À trente jours, mesurez le résultat initial : temps, erreurs, adoption, coût et fonctions abandonnées. Corrigez le processus avant d’ajouter des automatisations. Documentez la nouvelle source de référence avec un mode opératoire court.

Sources officielles et primaires : Commission européenne — Data Act, commutation et portabilité des services de traitement de données ; CNIL — sécurité, restitution et destruction des données chez un sous-traitant ; France Num — outils no-code, export, dépendance et migration. Consultées le 3 août 2026. Vérifiez le contrat, le périmètre du Data Act et les obligations propres aux données avant la bascule.

Questions fréquentes

Faut-il importer tout l’historique ?

Non. Distinguez activité courante, historique utile et archive obligatoire. L’essentiel est de rendre chaque catégorie accessible avec une preuve et une durée adaptées.

Combien de temps garder l’ancien logiciel ?

Il n’existe pas de durée universelle. Elle dépend du contrat, des données, des obligations, du rapprochement et de la fiabilité de l’archive. Fixez une date et des critères de sortie.

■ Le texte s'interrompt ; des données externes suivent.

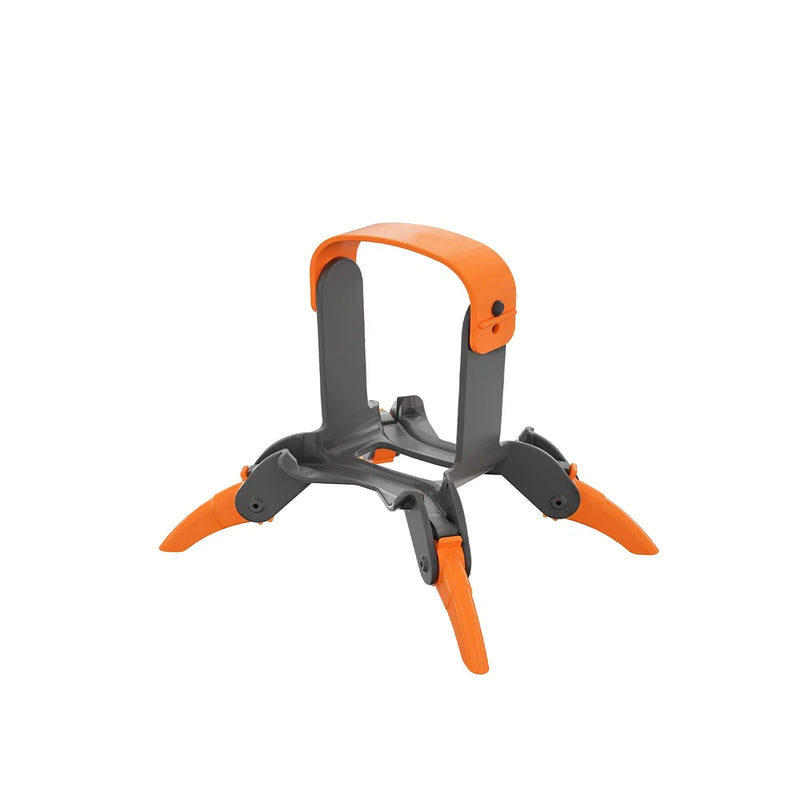 Orange and gray landing gear bracket with three tripod feet for drone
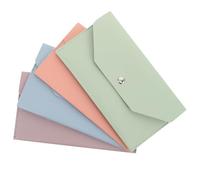YARNOW Organisateur de Portefeuille en PU Lot de 4 Porte-Cartes Multi-Cartes Compact Pochette à Billets et Monnaie Couleurs Bleu Vert Clair Violet et Rose Travail Quotidien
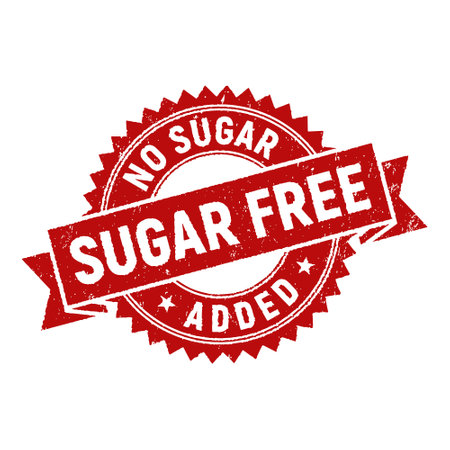 Red sugar-free grunge ribbon rubber stamp. Badge no sugar added. Design elements for labels, stickers, banners, posters for food and health business. Vector illustration.のイラスト素材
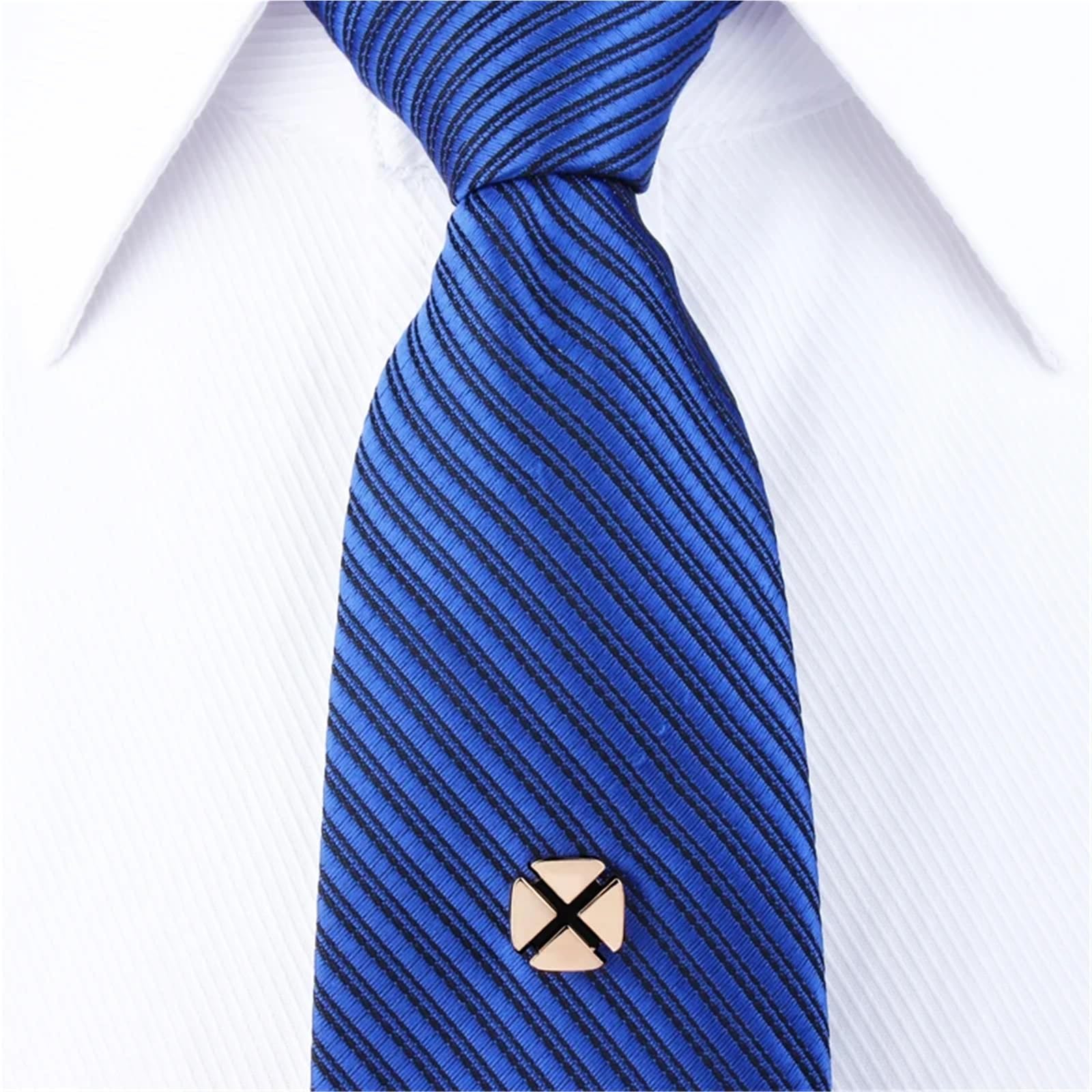 2 pezzi fermacravatta for uomo a quattro foglie con a catena for matrimonio Per Uomo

Peut-on nettoyer les données pendant la migration ?

Oui sur une copie, avec des règles validées et un export brut préservé. Les fusions et suppressions doivent être contrôlées, surtout pour les dossiers ayant une portée comptable ou juridique.

Qui doit valider la migration ?

Le responsable du projet coordonne, mais les utilisateurs métier valident les scénarios et les personnes compétentes valident chiffres, données et obligations. Le prestataire seul ne peut pas accepter le résultat.

En résumé

Changer de logiciel exige de définir le périmètre, tester l’export, cartographier les champs, nettoyer sur une copie et piloter avec des cas difficiles. La bascule possède des critères d’acceptation et un retour arrière. L’ancien service ne ferme qu’après rapprochement, archive, transfert des responsabilités et suppression maîtrisée.